SUPPLIED TEXT
Date of Award

2006

Document Type

Scholarly Project

Degree Name

Doctor of Physical Therapy (DPT)

Department

Physical Therapy

First Advisor

Cindy Flom-Meland

Keywords

Abdominal Muscles -- physiology; Exercise -- instruction

Abstract

Purpose: The purpose of this study was to assess the benefit of instruction from a physical therapist in participant performance of an abdominal crunch on a Swiss ball, determined through electromyography (EMG) of the rectus abdominis.

Subjects: Our subjects included male (n=15) and female (n=15) college students between the ages of 18-50 years old. Exclusion criteria included a history of low back pain, prior spine surgery, pregnancy, previous formal instruction of crunches on a Swiss ball, and an allergic reaction to rubbing alcohol. Instrumentation: EMG biofeedback was used to test rectus abdominis muscle activity. This activity was transmitted by a Noraxon Telemy08 telemetry unit (Noraxan USA, 13430 North Scottsdale Rd., AZ 85254). Data was collected by the Noraxon Telemy08 receiver. The peak Notus5 system (Peak Performance, Englewood, CO) was used to store and analyze the EMG data. Procedure: Participants performed a manual muscle test of the rectus abdominis muscle and the EMG activity was recorded and used for base line data. The subjects were then asked to perform 10 abdominal crunches on the ball without any instruction. This data was recorded, and then verbal instruction on proper technique of an abdominal crunch on the ball was given. Following instruction, participants had one minute to rest, and then perform an additional 10 crunches using the new correct posture.

REQUIRED ACTIONS
- 1) Decide whether each statement agrees with the Swiss ball crunch study abstract. Answer yes or no for each, and quote the words from the abstract that decide it. (a) Participants rested for five minutes after receiving instruction. (b) The subjects were 15 male and 15 female college students. (c) Prior spine surgery excluded a person from the study.
- 2) According to the Swiss ball crunch study abstract, which system stored and analyzed the EMG data?
The records have no connection to the text about the Swiss ball crunch study.

Dataset entries
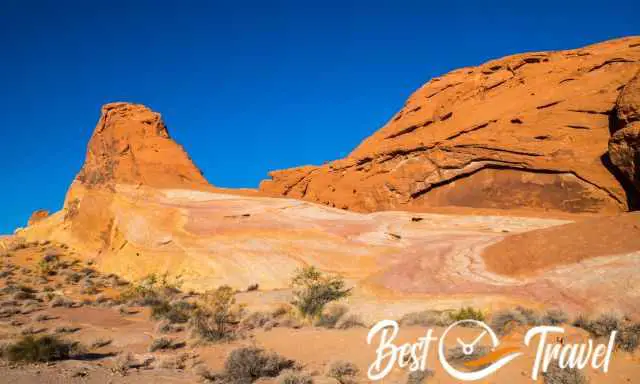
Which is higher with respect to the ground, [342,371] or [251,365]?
[251,365]

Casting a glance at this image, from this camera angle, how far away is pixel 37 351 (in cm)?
879

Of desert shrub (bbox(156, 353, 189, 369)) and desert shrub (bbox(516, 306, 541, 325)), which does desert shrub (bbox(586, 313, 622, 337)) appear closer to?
desert shrub (bbox(516, 306, 541, 325))

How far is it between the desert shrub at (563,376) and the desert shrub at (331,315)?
6224 mm

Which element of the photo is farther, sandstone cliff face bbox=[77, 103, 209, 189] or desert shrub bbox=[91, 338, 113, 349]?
sandstone cliff face bbox=[77, 103, 209, 189]

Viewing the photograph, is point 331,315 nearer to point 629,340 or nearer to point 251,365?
point 251,365

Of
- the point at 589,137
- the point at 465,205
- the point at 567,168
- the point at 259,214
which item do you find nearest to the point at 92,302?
the point at 259,214

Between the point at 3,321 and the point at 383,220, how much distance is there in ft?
47.7

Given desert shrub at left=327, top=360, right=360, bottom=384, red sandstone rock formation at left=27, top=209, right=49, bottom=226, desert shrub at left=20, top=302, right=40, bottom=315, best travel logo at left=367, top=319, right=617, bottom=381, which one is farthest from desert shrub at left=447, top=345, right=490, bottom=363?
red sandstone rock formation at left=27, top=209, right=49, bottom=226

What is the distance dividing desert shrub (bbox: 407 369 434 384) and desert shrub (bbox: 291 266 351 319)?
19.2ft

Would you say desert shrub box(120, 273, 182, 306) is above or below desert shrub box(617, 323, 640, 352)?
above

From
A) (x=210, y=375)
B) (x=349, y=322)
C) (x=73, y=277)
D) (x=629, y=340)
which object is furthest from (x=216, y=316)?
(x=73, y=277)

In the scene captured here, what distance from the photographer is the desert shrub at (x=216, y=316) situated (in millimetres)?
11438

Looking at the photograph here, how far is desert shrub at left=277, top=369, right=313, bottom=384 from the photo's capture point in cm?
736

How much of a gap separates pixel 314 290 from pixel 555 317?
699cm
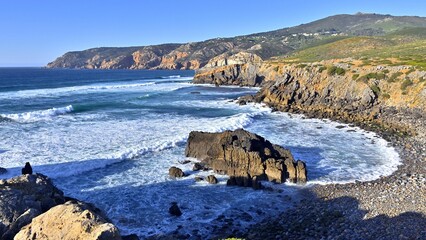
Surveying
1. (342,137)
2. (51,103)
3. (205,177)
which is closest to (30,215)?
(205,177)

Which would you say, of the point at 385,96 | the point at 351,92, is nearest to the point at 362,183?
the point at 385,96

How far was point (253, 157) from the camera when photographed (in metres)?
23.5

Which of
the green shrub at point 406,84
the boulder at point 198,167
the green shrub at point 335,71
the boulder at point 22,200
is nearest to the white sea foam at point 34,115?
the boulder at point 198,167

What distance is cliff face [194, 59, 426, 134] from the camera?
142 feet

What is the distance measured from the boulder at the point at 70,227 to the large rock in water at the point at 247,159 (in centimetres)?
1386

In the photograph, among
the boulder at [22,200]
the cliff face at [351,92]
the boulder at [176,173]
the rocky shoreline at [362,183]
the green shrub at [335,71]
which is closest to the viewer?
the boulder at [22,200]

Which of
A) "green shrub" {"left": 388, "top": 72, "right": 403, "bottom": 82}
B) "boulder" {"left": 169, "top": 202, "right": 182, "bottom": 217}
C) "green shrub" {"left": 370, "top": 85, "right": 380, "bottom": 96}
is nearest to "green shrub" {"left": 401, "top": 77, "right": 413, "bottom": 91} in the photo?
"green shrub" {"left": 388, "top": 72, "right": 403, "bottom": 82}

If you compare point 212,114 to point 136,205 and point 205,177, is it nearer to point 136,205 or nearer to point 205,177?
point 205,177

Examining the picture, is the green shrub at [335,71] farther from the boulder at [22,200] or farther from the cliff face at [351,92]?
the boulder at [22,200]

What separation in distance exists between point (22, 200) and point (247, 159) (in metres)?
13.9

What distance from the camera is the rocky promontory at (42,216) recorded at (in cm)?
919

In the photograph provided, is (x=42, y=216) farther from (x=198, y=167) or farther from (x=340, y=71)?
(x=340, y=71)

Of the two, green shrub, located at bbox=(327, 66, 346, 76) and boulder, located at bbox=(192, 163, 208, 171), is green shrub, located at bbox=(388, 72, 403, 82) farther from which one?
boulder, located at bbox=(192, 163, 208, 171)

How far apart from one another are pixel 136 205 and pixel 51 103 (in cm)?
4881
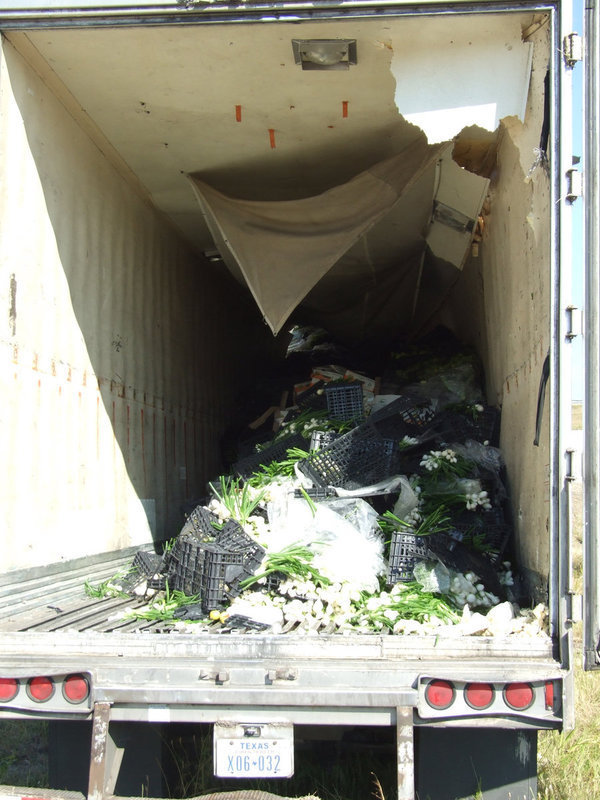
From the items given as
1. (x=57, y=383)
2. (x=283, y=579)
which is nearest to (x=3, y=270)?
(x=57, y=383)

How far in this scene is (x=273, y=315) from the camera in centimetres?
509

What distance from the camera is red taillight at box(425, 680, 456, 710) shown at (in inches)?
99.7

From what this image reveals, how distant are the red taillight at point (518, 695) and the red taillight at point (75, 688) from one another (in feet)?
4.91

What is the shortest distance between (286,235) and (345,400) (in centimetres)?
128

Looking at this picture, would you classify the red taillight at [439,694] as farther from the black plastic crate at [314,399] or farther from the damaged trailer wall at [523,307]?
the black plastic crate at [314,399]

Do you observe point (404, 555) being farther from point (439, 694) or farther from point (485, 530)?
point (439, 694)

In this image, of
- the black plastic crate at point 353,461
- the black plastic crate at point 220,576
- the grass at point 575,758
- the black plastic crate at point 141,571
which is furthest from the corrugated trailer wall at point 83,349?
the grass at point 575,758

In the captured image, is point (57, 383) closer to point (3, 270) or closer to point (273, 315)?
point (3, 270)

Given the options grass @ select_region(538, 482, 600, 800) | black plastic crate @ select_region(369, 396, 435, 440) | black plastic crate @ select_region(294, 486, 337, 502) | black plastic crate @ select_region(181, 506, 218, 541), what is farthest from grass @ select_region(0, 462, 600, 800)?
black plastic crate @ select_region(369, 396, 435, 440)

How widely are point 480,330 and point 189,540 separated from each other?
10.4ft

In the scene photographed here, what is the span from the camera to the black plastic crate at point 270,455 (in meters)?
5.13

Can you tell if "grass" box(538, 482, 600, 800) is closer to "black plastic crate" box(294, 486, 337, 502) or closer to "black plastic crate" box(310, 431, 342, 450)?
"black plastic crate" box(294, 486, 337, 502)

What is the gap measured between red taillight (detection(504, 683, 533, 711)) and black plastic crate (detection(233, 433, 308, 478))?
2757 mm

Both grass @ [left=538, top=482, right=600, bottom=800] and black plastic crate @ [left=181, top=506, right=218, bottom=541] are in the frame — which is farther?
black plastic crate @ [left=181, top=506, right=218, bottom=541]
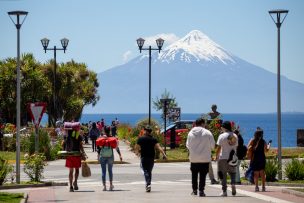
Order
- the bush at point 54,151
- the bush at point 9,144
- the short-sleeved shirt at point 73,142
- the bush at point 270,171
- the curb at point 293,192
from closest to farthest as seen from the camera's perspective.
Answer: the curb at point 293,192
the short-sleeved shirt at point 73,142
the bush at point 270,171
the bush at point 54,151
the bush at point 9,144

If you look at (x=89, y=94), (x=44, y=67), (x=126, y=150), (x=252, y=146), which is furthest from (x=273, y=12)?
(x=89, y=94)

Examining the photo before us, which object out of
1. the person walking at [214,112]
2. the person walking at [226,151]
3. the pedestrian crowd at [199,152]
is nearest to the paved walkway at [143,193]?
the pedestrian crowd at [199,152]

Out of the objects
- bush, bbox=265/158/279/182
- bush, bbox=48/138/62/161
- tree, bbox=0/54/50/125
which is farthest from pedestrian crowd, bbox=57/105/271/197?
tree, bbox=0/54/50/125

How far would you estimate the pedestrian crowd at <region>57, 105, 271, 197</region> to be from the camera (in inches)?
894

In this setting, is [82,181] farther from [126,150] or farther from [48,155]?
[126,150]

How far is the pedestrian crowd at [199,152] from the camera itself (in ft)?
74.5

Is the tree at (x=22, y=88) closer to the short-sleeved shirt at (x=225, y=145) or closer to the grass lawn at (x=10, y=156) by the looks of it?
the grass lawn at (x=10, y=156)

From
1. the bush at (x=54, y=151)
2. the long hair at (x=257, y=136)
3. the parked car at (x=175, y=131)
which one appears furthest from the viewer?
the parked car at (x=175, y=131)

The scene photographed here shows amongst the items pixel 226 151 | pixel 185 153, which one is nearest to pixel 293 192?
pixel 226 151

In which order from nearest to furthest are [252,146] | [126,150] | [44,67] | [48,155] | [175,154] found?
[252,146] → [48,155] → [175,154] → [126,150] → [44,67]

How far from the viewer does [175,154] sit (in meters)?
49.3

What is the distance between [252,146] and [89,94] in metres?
76.9

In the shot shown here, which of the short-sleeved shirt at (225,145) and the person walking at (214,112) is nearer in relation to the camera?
the short-sleeved shirt at (225,145)

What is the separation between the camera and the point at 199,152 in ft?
74.3
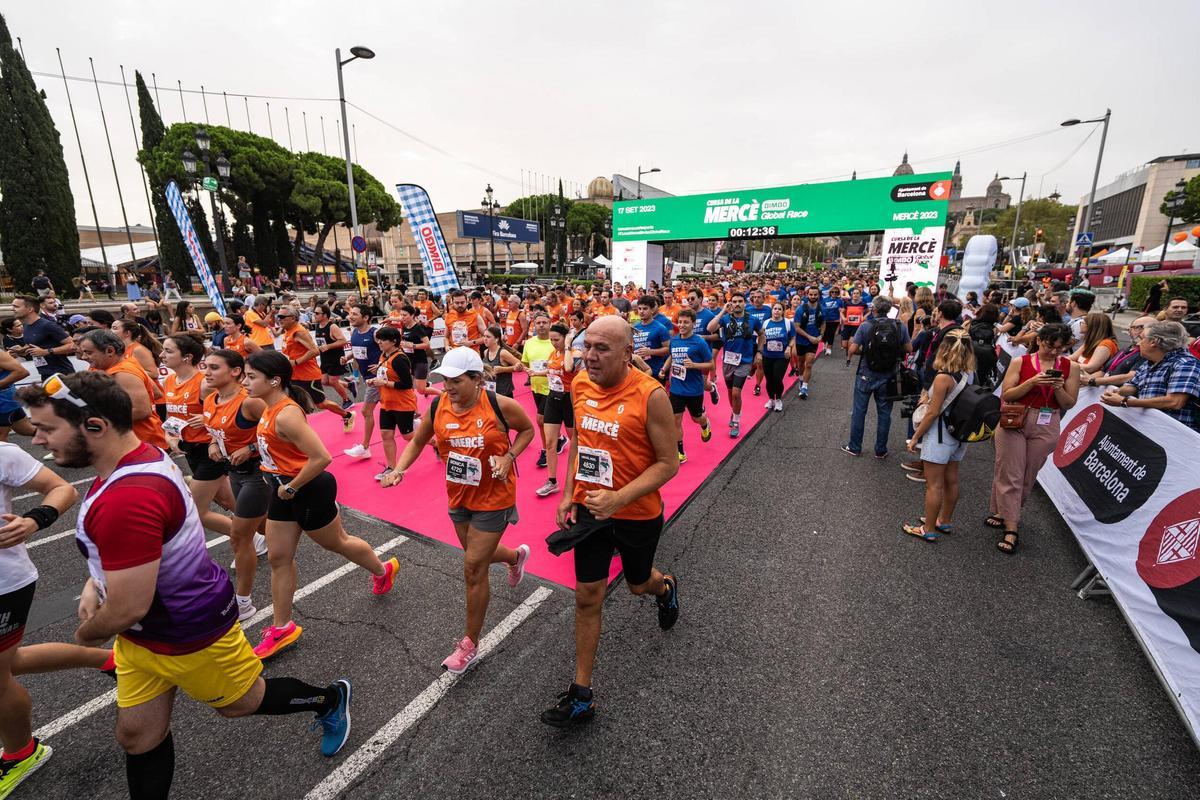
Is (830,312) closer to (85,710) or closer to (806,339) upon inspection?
(806,339)

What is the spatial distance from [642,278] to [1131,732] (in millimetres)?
25475

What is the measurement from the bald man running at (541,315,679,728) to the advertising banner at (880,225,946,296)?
19589 mm

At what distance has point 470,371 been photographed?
9.92ft

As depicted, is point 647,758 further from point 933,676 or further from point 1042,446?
point 1042,446

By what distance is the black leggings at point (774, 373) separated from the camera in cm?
845

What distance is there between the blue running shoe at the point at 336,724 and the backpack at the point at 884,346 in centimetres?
632

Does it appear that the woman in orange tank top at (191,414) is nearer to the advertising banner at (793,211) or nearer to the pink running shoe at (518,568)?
the pink running shoe at (518,568)

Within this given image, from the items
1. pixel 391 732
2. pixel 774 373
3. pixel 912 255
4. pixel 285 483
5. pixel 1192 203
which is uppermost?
pixel 1192 203

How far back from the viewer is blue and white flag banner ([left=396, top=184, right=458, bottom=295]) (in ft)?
39.8

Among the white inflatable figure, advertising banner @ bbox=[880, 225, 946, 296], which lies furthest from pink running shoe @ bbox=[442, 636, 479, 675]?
advertising banner @ bbox=[880, 225, 946, 296]

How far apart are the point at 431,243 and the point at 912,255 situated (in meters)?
17.1

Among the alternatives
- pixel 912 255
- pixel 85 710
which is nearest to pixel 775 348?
pixel 85 710

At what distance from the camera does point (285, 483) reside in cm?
321

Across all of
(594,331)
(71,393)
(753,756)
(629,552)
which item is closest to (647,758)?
(753,756)
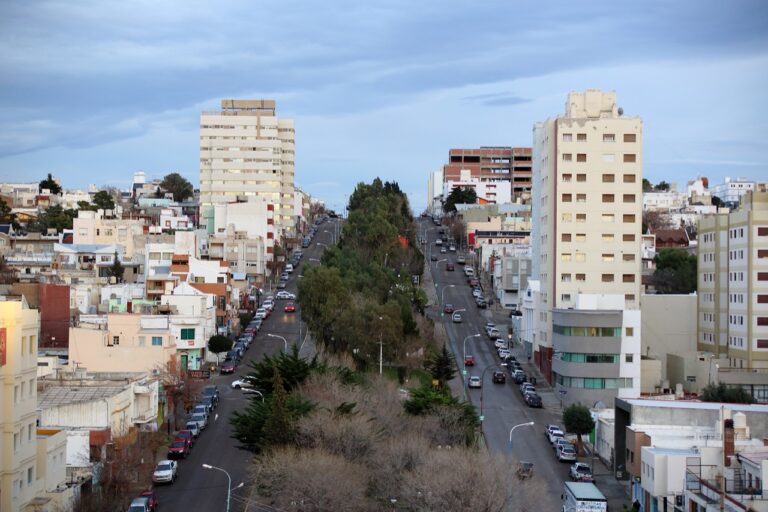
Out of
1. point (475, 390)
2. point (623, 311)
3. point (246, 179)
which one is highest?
point (246, 179)

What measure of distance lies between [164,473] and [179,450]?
516cm

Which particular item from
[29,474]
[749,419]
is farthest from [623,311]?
[29,474]

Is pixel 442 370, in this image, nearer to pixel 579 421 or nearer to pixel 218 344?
pixel 579 421

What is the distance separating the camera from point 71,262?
411ft

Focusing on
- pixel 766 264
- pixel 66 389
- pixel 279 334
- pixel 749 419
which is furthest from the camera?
pixel 279 334

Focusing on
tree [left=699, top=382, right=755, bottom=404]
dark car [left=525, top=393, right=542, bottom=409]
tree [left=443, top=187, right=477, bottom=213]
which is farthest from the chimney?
tree [left=443, top=187, right=477, bottom=213]

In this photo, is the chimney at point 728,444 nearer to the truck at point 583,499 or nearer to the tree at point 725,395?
the truck at point 583,499

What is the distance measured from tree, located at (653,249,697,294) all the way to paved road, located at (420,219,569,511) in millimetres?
15659

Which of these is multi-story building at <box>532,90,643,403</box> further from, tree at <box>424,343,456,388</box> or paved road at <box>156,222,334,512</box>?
paved road at <box>156,222,334,512</box>

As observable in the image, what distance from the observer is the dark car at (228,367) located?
86.1 m

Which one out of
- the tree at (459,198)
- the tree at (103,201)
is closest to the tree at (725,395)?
the tree at (459,198)

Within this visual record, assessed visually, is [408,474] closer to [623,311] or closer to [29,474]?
[29,474]

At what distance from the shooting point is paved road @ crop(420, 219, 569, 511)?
61438mm

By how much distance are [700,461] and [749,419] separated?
9.97 metres
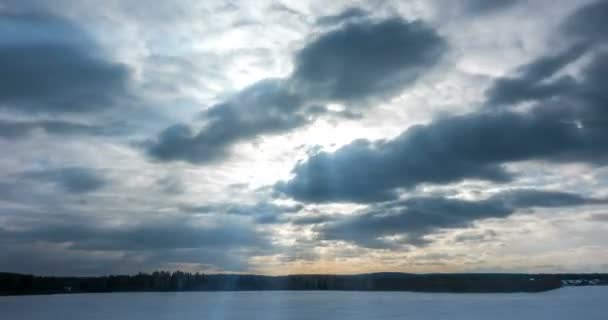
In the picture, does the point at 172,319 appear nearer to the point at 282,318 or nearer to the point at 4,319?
the point at 282,318

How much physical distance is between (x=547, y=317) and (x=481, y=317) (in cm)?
Answer: 771

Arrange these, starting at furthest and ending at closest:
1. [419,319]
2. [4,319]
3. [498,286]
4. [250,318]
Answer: [498,286] < [4,319] < [250,318] < [419,319]

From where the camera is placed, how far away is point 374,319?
225 ft

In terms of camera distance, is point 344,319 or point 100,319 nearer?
point 344,319

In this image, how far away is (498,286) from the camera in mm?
199375

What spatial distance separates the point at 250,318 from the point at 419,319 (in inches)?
781

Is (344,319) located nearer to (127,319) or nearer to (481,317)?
(481,317)

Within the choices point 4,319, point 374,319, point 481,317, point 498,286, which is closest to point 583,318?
point 481,317

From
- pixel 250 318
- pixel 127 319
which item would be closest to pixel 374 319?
pixel 250 318

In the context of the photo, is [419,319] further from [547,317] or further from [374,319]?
[547,317]

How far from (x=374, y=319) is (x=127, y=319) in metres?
30.0

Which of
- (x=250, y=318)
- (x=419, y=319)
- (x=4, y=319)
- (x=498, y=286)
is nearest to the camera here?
(x=419, y=319)

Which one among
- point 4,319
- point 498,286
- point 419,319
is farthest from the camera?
point 498,286

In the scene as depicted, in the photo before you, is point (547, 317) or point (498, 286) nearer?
point (547, 317)
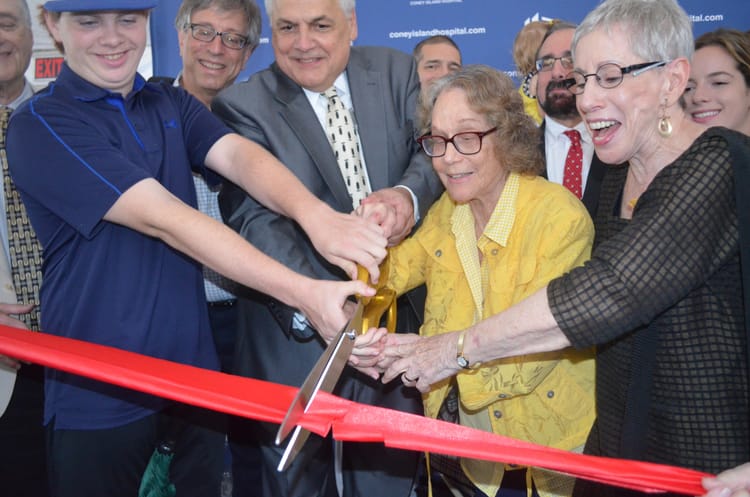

LIST OF ANSWERS
- 1)
(a) No: "participants had one minute to rest"
(b) Yes: "male (n=15) and female (n=15) college students"
(c) Yes: "Exclusion criteria included a history of low back pain, prior spine surgery"

- 2) The peak Notus5 system from Peak Performance in Englewood, CO, stored and analyzed the EMG data.